* Written exercise *
Please pick out every line in the listing below that contains the word "mask" and copy each of those lines in full.

[START OF Provided entries]

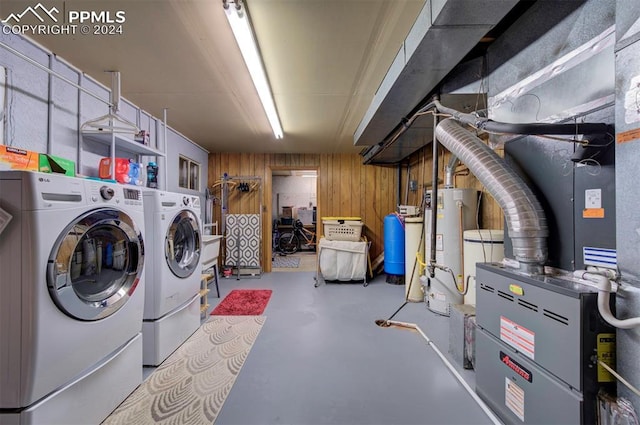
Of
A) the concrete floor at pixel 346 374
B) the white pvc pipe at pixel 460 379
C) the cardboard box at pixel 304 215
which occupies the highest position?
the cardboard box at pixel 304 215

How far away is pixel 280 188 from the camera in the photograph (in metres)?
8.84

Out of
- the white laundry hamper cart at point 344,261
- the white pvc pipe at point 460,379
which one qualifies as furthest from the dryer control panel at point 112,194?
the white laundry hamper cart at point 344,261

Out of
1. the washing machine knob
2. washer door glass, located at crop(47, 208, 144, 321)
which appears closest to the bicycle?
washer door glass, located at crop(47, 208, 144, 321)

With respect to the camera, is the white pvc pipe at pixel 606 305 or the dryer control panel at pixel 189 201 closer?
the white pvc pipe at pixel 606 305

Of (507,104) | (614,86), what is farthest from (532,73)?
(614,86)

[END OF Provided entries]
[START OF Provided entries]

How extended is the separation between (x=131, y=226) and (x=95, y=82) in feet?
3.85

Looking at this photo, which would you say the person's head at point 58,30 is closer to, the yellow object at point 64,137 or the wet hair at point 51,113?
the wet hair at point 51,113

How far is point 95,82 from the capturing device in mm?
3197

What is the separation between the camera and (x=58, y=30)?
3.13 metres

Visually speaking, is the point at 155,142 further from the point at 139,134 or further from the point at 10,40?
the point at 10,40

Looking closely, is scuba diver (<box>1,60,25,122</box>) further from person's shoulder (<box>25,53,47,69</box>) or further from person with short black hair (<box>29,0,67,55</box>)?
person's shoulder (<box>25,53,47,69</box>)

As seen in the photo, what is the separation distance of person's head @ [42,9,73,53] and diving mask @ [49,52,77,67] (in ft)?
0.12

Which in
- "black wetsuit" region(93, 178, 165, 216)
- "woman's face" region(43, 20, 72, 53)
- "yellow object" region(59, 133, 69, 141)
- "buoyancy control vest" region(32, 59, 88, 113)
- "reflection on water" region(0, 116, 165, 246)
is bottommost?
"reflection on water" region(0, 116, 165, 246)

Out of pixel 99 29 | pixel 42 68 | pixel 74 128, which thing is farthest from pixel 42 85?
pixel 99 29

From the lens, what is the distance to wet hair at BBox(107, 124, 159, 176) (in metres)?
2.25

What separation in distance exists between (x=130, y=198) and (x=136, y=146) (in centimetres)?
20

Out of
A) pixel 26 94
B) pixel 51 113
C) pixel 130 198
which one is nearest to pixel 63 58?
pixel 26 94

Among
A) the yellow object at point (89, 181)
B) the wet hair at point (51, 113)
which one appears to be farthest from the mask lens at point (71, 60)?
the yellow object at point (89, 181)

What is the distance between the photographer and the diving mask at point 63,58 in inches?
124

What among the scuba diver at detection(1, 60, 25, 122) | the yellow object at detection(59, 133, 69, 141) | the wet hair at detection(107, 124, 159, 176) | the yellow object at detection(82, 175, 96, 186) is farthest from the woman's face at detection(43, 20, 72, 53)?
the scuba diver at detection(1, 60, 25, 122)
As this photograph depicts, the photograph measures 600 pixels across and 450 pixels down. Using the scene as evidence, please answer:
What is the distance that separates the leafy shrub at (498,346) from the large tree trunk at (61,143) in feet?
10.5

[END OF Provided entries]

* Result for this exercise *
As seen in the photo, what is the separation distance of person's head @ [42,9,73,53] and diving mask @ [49,52,77,67] (in ft)?
which one appears to be farthest from the mask lens at point (71, 60)?
What is the distance between the photographer and the diving mask at point 63,58 in inches?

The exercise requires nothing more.